BEGIN Excerpted records
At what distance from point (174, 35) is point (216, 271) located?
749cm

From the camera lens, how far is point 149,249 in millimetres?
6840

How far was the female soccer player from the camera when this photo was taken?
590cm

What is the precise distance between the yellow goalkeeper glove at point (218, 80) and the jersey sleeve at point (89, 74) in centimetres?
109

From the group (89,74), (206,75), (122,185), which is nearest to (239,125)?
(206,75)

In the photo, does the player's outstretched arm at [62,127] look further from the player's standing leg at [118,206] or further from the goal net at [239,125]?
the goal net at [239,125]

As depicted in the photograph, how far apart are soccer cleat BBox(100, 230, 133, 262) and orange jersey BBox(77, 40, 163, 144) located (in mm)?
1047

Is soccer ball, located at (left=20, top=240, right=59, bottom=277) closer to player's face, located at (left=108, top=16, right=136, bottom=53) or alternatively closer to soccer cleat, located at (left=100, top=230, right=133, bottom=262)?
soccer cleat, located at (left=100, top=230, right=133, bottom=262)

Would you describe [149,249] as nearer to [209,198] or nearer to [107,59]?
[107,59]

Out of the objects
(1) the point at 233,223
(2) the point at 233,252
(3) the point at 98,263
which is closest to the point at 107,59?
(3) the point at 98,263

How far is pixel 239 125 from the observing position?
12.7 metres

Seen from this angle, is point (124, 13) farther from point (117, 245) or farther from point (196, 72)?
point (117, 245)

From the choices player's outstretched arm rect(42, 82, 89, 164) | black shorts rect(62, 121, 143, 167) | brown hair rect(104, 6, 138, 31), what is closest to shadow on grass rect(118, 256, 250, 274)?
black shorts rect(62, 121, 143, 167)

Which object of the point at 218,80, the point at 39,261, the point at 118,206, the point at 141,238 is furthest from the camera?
END Excerpted records
Please return, word for word, the items from the line containing "How far is pixel" through the end of the items, including both of those lines.

How far is pixel 239 125 from the observing position?
12.7 metres

Seen from this angle, is point (124, 13) farther from point (117, 245) or farther from point (196, 72)?
point (117, 245)

From the choices player's outstretched arm rect(42, 82, 89, 164) | black shorts rect(62, 121, 143, 167) | brown hair rect(104, 6, 138, 31), what is closest to shadow on grass rect(118, 256, 250, 274)?
black shorts rect(62, 121, 143, 167)

Which object of the point at 218,80, the point at 39,261, the point at 118,206, the point at 141,238 is furthest from the camera?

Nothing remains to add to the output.